Task goal:
Copy out the part of the data that opens with the line containing "Is point (910, 310)" and runs through the end of the data, word for word, leaving the pictures out.
========================================
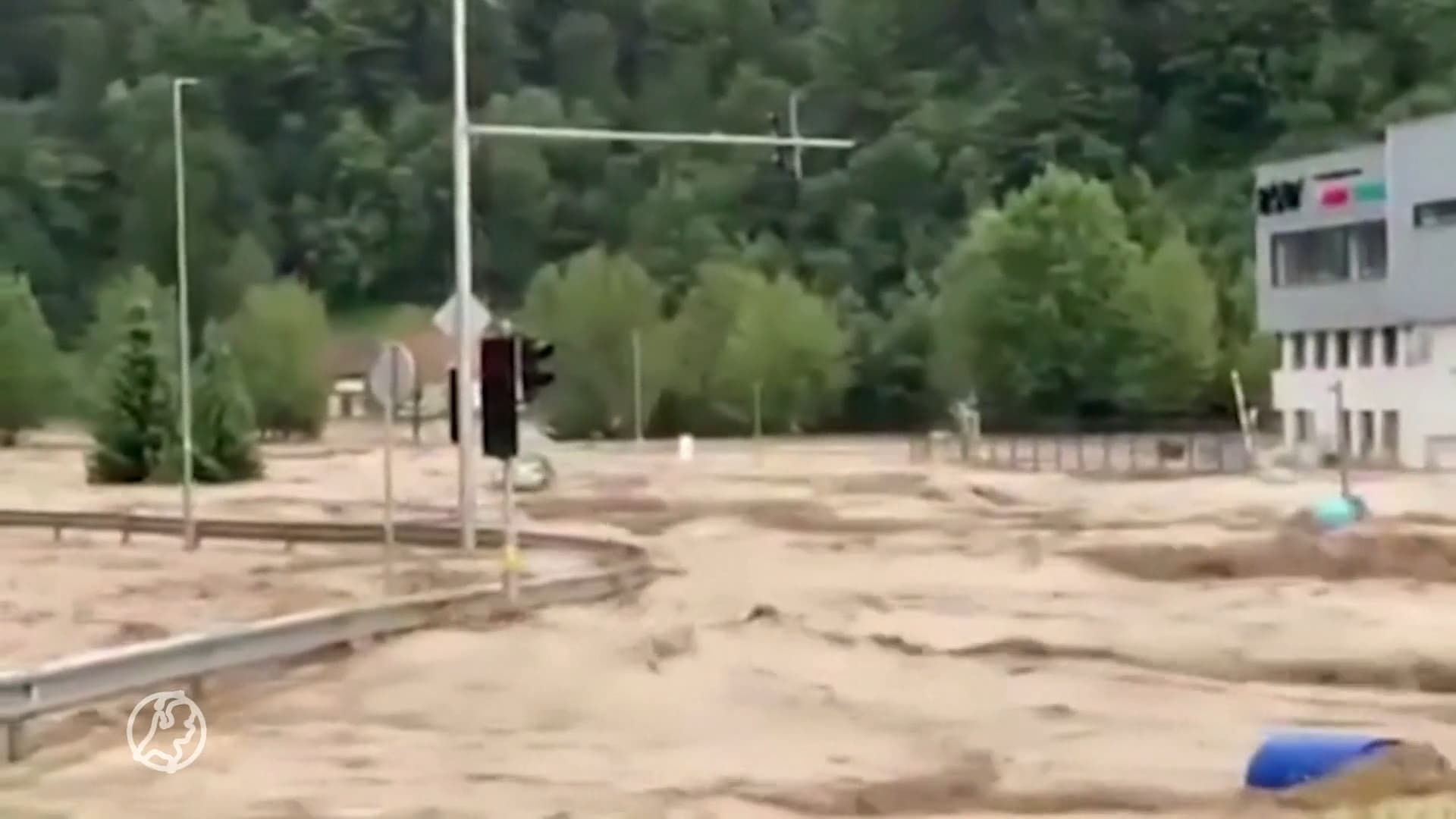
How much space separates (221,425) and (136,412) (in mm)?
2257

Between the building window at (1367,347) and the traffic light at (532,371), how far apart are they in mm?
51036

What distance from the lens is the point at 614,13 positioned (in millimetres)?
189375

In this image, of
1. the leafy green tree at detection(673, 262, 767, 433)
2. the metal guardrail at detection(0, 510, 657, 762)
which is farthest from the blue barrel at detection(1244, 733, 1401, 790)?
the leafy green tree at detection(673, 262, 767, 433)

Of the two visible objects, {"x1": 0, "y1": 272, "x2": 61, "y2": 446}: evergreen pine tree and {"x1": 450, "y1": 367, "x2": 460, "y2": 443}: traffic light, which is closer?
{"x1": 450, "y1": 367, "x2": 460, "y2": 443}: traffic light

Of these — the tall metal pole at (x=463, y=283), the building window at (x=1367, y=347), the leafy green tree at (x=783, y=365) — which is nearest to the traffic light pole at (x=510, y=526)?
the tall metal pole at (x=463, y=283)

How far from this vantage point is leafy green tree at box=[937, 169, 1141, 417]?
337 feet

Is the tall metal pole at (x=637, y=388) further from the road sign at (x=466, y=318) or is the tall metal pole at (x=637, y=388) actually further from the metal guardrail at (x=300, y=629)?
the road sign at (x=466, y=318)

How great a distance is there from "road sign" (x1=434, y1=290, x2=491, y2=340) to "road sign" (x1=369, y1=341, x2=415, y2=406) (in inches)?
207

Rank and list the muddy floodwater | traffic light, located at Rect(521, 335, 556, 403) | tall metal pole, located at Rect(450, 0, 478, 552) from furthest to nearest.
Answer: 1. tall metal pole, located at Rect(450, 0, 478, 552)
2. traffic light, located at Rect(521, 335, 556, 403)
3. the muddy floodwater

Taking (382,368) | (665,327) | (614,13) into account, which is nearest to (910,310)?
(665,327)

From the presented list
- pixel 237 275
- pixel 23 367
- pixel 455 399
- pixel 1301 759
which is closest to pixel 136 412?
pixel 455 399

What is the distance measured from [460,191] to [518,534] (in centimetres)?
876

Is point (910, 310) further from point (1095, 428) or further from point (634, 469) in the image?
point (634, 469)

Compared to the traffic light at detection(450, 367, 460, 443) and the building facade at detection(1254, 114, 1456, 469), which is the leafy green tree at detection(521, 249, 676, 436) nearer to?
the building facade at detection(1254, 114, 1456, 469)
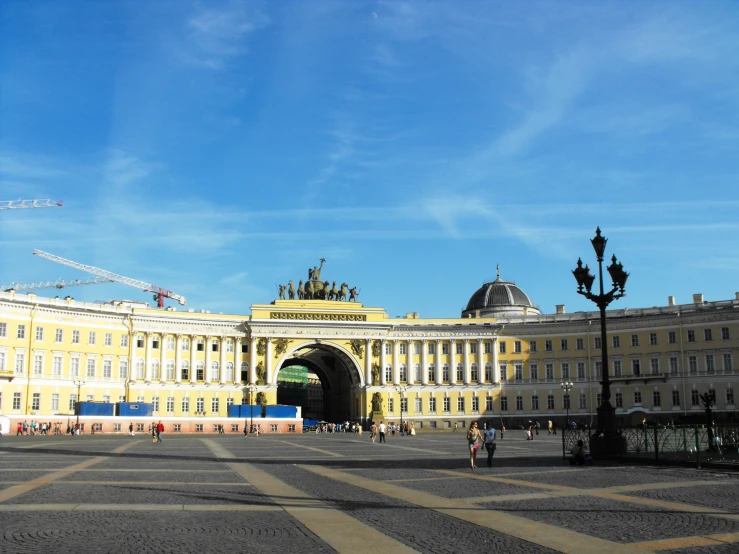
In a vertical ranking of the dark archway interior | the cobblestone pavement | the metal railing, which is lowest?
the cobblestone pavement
========================================
Task response:
Is point (910, 310) further from point (1095, 428) or further from point (634, 469) in the image?
point (634, 469)

Compared to the traffic light at detection(450, 367, 460, 443) and the building facade at detection(1254, 114, 1456, 469), which is the leafy green tree at detection(521, 249, 676, 436) nearer to?
the building facade at detection(1254, 114, 1456, 469)
In a vertical ranking of the dark archway interior | the cobblestone pavement | the metal railing, which is lowest?
the cobblestone pavement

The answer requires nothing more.